Segment Start: Supplied material

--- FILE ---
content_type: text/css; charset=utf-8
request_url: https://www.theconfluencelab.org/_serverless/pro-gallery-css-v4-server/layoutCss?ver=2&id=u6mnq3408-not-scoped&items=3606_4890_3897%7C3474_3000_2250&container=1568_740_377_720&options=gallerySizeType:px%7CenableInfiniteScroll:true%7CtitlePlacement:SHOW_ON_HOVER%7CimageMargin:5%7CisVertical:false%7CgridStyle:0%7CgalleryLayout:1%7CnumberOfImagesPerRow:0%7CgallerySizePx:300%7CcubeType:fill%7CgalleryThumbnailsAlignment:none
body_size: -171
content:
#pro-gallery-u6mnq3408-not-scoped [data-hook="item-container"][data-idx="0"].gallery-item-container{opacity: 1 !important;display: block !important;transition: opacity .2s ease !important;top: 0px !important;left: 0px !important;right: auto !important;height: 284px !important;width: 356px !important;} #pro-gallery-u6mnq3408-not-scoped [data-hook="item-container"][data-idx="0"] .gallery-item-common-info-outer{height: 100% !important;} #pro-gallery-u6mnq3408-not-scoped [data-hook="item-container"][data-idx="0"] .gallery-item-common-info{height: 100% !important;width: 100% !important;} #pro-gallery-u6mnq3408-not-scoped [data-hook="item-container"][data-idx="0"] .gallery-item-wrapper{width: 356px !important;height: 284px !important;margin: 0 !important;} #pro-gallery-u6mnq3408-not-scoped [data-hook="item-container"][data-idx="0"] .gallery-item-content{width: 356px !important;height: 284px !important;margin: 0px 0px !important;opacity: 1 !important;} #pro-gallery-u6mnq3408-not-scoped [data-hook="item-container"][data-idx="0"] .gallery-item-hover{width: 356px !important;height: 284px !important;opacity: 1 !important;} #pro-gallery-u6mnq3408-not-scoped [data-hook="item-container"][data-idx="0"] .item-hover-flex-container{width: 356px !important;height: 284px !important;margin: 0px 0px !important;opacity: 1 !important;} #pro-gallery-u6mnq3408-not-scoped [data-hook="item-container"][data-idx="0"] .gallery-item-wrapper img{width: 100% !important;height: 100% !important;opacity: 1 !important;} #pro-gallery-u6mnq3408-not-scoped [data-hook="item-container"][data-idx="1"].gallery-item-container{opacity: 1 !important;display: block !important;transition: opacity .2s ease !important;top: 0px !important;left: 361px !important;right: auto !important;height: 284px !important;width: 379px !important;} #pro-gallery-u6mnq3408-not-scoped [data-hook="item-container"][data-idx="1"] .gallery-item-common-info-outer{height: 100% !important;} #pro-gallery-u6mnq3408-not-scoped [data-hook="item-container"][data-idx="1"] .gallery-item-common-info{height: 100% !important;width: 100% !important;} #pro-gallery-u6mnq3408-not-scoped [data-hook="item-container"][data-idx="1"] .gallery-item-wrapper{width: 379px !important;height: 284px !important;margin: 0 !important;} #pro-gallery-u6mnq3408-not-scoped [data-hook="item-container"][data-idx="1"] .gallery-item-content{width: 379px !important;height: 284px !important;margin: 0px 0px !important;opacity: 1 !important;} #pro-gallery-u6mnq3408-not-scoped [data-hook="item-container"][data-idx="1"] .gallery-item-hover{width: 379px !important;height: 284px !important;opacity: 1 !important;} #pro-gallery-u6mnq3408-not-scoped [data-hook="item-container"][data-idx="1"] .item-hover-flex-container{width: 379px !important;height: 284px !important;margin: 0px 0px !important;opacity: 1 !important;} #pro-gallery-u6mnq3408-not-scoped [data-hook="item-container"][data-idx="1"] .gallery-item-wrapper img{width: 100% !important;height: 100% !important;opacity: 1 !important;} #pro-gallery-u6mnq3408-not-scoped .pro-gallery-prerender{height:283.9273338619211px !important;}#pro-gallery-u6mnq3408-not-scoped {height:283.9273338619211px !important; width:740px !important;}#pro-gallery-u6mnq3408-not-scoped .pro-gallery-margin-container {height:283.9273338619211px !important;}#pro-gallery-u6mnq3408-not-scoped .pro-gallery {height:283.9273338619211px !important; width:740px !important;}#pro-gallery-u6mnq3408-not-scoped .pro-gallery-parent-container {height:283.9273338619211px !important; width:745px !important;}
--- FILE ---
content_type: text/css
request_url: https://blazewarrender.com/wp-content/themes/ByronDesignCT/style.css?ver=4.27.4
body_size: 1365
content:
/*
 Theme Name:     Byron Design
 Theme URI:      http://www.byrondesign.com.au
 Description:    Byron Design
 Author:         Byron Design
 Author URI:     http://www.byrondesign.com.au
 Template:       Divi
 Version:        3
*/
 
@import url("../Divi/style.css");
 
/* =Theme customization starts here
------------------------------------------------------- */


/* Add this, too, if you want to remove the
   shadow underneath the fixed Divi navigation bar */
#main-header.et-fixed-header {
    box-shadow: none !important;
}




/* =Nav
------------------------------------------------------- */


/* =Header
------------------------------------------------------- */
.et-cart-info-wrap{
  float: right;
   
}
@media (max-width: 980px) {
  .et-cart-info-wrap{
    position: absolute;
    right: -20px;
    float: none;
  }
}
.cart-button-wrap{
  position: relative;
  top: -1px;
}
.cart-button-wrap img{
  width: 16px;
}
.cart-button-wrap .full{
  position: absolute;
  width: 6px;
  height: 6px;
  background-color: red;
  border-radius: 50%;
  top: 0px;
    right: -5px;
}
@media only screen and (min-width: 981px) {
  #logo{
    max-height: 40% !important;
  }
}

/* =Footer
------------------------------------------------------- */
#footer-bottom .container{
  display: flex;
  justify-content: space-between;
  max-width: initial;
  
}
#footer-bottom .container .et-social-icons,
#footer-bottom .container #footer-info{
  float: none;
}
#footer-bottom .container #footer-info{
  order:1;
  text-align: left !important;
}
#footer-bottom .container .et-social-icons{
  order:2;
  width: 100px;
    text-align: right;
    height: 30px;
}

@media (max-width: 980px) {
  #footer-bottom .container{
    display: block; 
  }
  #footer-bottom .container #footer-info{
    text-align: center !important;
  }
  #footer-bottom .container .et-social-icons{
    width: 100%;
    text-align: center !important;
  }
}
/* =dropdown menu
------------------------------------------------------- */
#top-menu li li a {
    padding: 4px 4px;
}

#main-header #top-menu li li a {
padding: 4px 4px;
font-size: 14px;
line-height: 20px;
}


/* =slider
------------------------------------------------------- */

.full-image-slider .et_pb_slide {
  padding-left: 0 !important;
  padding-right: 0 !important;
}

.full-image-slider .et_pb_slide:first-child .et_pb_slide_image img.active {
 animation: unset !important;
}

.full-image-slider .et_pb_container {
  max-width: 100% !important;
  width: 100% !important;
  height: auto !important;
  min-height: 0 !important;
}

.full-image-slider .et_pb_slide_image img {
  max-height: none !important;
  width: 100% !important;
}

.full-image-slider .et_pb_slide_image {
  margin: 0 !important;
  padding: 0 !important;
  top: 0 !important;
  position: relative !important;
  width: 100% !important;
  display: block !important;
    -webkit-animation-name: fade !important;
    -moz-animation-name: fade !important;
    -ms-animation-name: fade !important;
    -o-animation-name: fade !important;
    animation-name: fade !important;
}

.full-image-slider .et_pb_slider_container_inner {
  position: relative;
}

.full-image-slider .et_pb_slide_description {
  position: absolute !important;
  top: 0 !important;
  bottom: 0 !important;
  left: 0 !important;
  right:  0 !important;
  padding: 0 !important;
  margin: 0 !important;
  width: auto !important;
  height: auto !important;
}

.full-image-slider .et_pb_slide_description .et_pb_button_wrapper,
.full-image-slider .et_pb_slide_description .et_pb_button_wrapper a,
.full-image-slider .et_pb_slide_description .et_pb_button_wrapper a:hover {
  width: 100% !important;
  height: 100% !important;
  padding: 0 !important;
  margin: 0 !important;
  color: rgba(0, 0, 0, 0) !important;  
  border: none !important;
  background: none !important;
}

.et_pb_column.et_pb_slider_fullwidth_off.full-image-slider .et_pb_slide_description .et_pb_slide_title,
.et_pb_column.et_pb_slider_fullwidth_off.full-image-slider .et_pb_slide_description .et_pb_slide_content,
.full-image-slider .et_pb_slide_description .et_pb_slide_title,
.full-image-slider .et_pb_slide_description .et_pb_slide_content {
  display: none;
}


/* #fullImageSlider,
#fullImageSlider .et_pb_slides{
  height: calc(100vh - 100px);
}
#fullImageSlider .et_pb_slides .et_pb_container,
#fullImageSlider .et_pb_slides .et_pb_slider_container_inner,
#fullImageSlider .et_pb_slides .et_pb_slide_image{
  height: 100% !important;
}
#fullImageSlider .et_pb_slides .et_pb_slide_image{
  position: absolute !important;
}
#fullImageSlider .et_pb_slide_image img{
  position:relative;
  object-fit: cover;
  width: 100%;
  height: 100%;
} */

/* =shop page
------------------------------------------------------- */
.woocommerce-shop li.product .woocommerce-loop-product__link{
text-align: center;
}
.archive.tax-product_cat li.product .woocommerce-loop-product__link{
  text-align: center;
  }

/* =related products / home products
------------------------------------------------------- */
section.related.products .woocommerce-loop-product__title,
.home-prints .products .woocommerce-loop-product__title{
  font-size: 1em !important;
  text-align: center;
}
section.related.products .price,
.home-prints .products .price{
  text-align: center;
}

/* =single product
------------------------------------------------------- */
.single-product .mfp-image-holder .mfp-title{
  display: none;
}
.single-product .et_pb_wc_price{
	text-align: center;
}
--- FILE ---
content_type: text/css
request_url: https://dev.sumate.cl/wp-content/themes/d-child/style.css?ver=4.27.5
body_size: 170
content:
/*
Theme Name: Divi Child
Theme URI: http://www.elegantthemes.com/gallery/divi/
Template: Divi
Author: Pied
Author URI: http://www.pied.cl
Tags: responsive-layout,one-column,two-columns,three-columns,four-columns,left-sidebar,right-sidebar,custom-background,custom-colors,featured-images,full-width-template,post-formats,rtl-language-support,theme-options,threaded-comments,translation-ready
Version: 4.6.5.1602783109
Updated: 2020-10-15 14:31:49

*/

Segment End: Supplied material

## Exercise objective
Counting only lines with the word "fullImageSlider" in them, say how many there are in the entries above, with no other words.

## Exercise output
7